I have successfully completed the first 2 weeks of the 12 week Body For Life challenge. I have been struggling with designing the perfect workout for my weight days as I am limited on what exercises I can perform without a gym or gym equipment but getting a darn good workout none the less. My biggest challenge is making sure I am eating 6 times a day and since I generally hate breakfast I have a hard time starting my day off right. I think I may switch it up and add a scoop of protein shake to my morning coffee, workout and then have breakfast.

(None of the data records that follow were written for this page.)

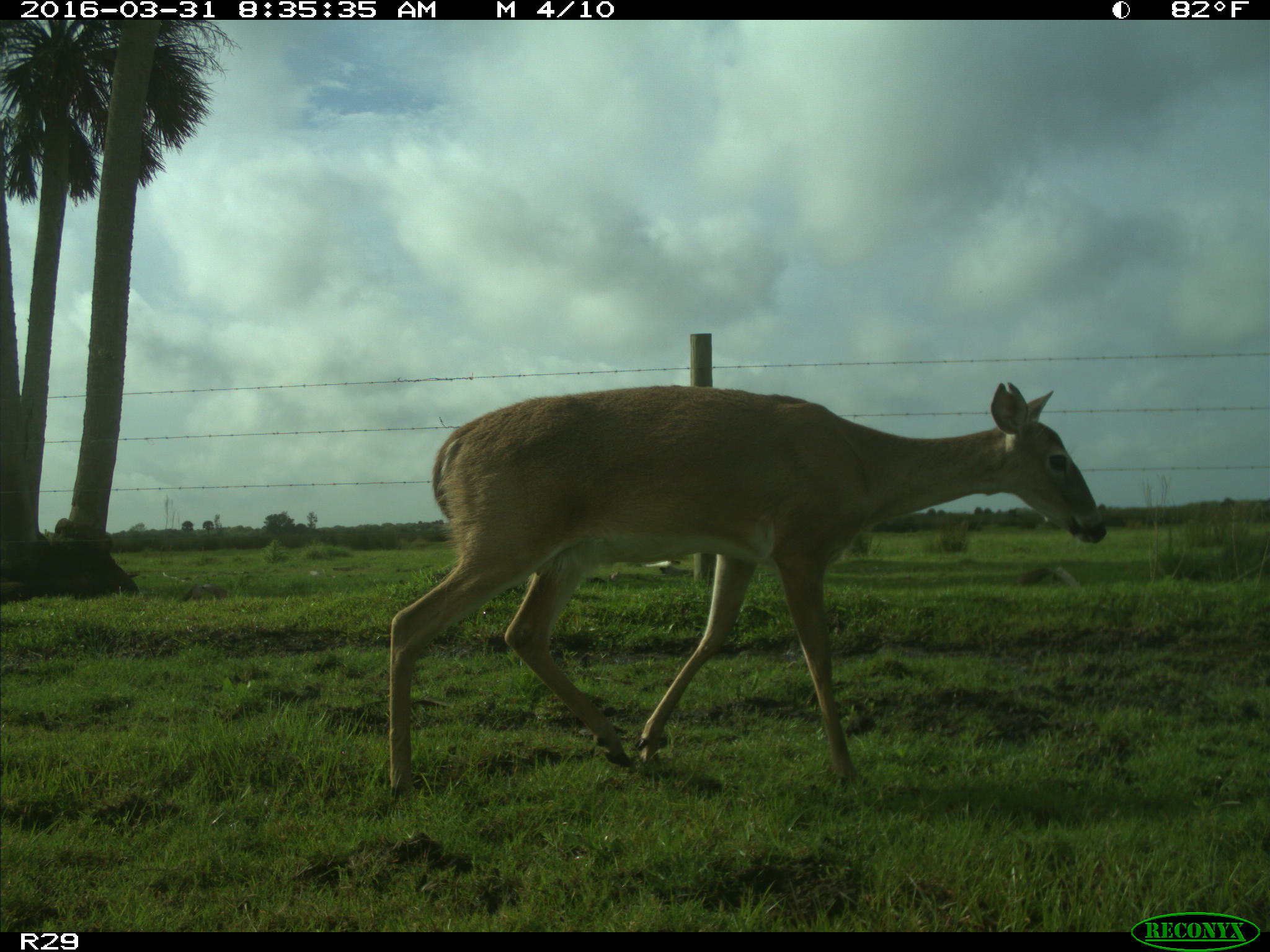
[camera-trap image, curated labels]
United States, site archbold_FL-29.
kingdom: Animalia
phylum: Chordata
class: Mammalia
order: Artiodactyla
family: Cervidae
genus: Odocoileus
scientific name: Odocoileus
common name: deer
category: unidentified deer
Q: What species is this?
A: Unidentified deer (deer) (Odocoileus).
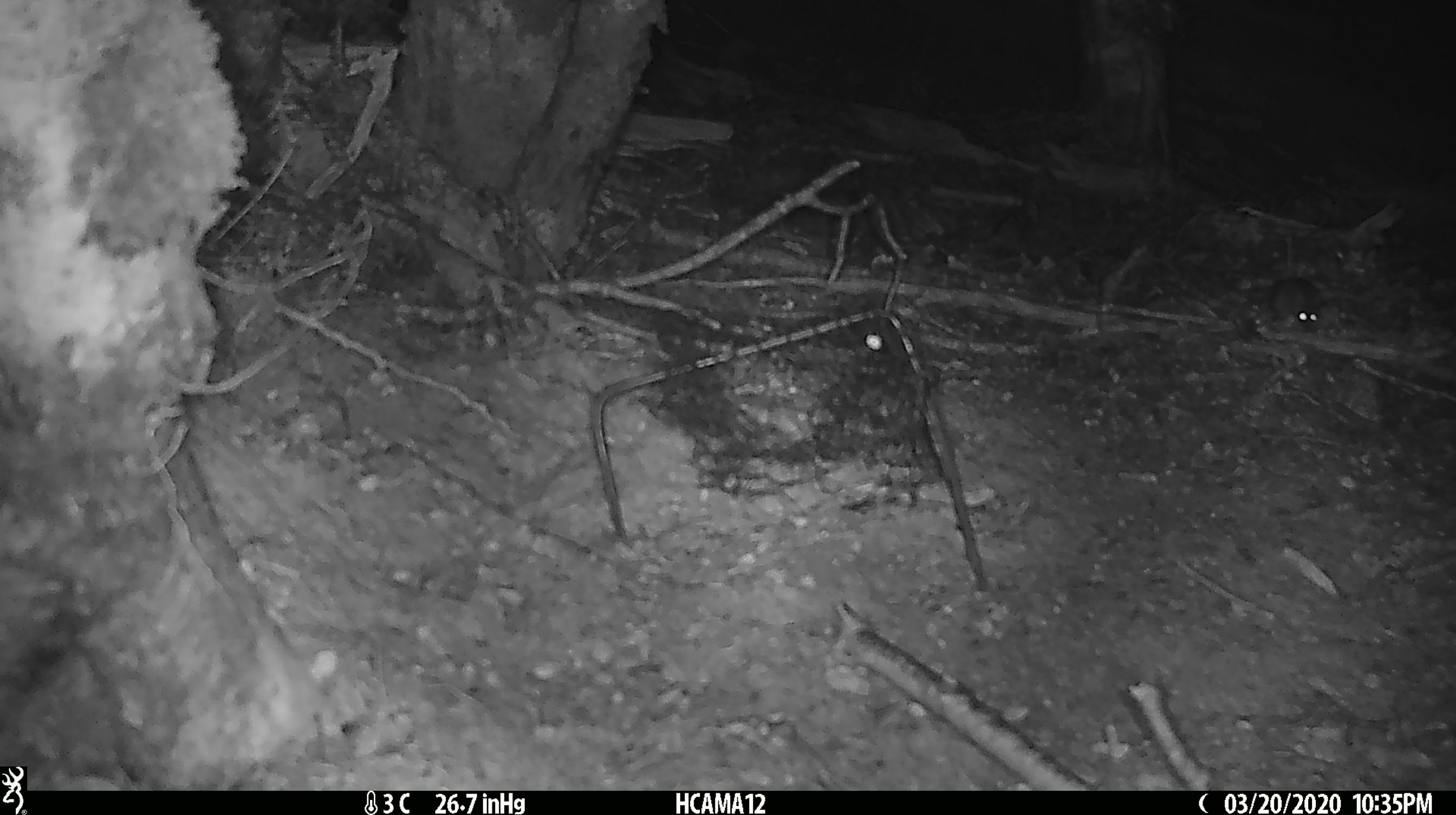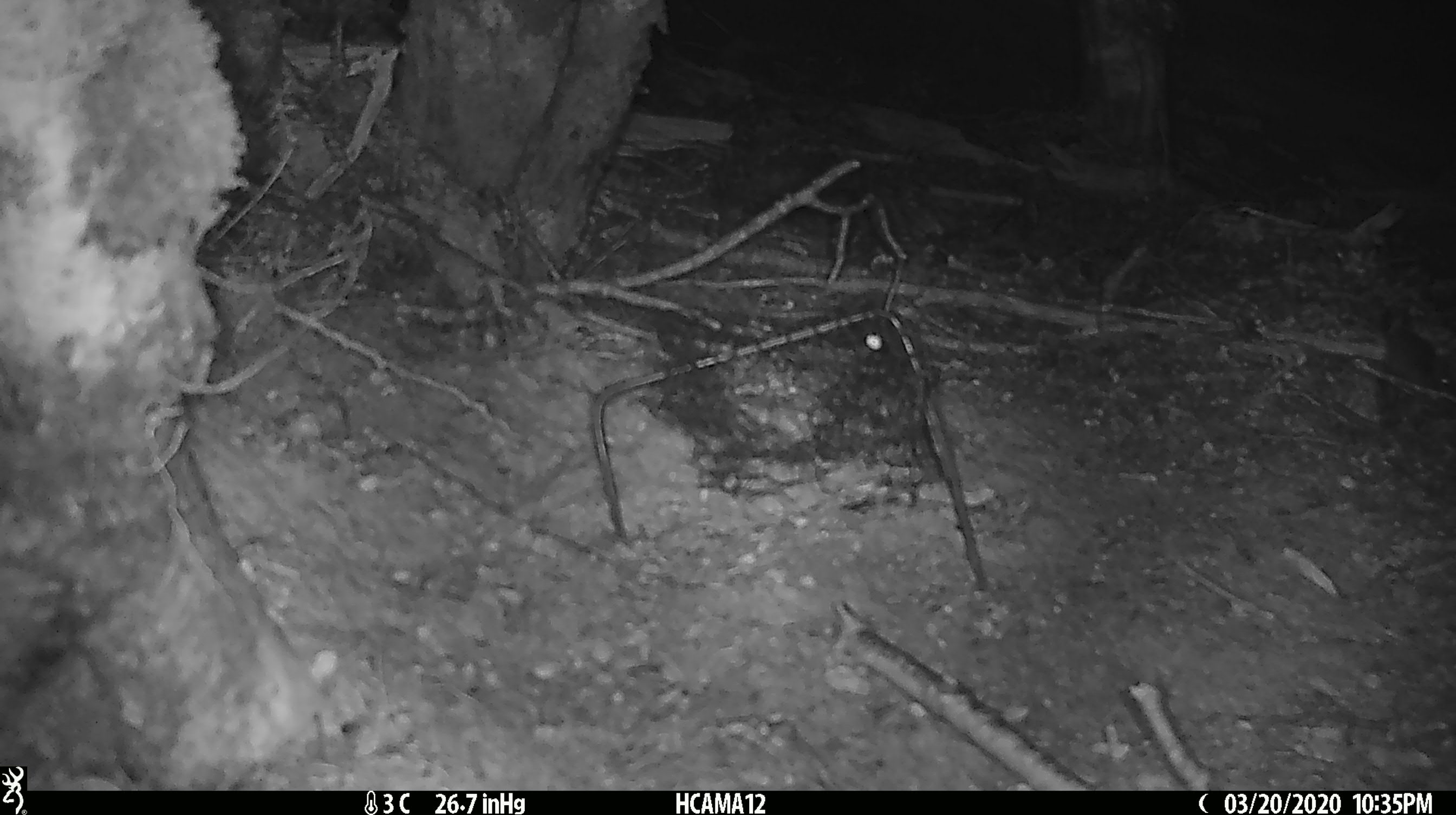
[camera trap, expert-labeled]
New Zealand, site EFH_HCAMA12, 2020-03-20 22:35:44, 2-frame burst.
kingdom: Animalia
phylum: Chordata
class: Mammalia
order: Rodentia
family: Muridae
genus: Mus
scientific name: Mus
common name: mouse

I just got an elliptical so I will be able to add in the intense cardio plan. To add to my overall body fitness (and just for the pure fun of it!) I have started hooping. This is the most fun I have had in awhile and it's very addicting. I am loving learning how to move the hoop around, do tricks, dance. It really is a full body workout + cardio! I am trying to limit myself to hooping only on my cardio days but now that the kids are also getting in to it I want to hoop everyday!
I had weigh in this morning and I am not sure I like what I saw. 129.2lbs. Ermm huh? I am hoping it's just muscle built but this has been the ongoing battle, lose 3 lbs gain 2 back. Part of me really wants to toss the scale and only weigh in once per month but the other part of me obsessively checks my weight 1-2 times a day and can't seem to let go. Why the obsession with what's on the scale when I know that isn't what really matters? I seem to have fallen into that weight trap and I don't like it not one bit.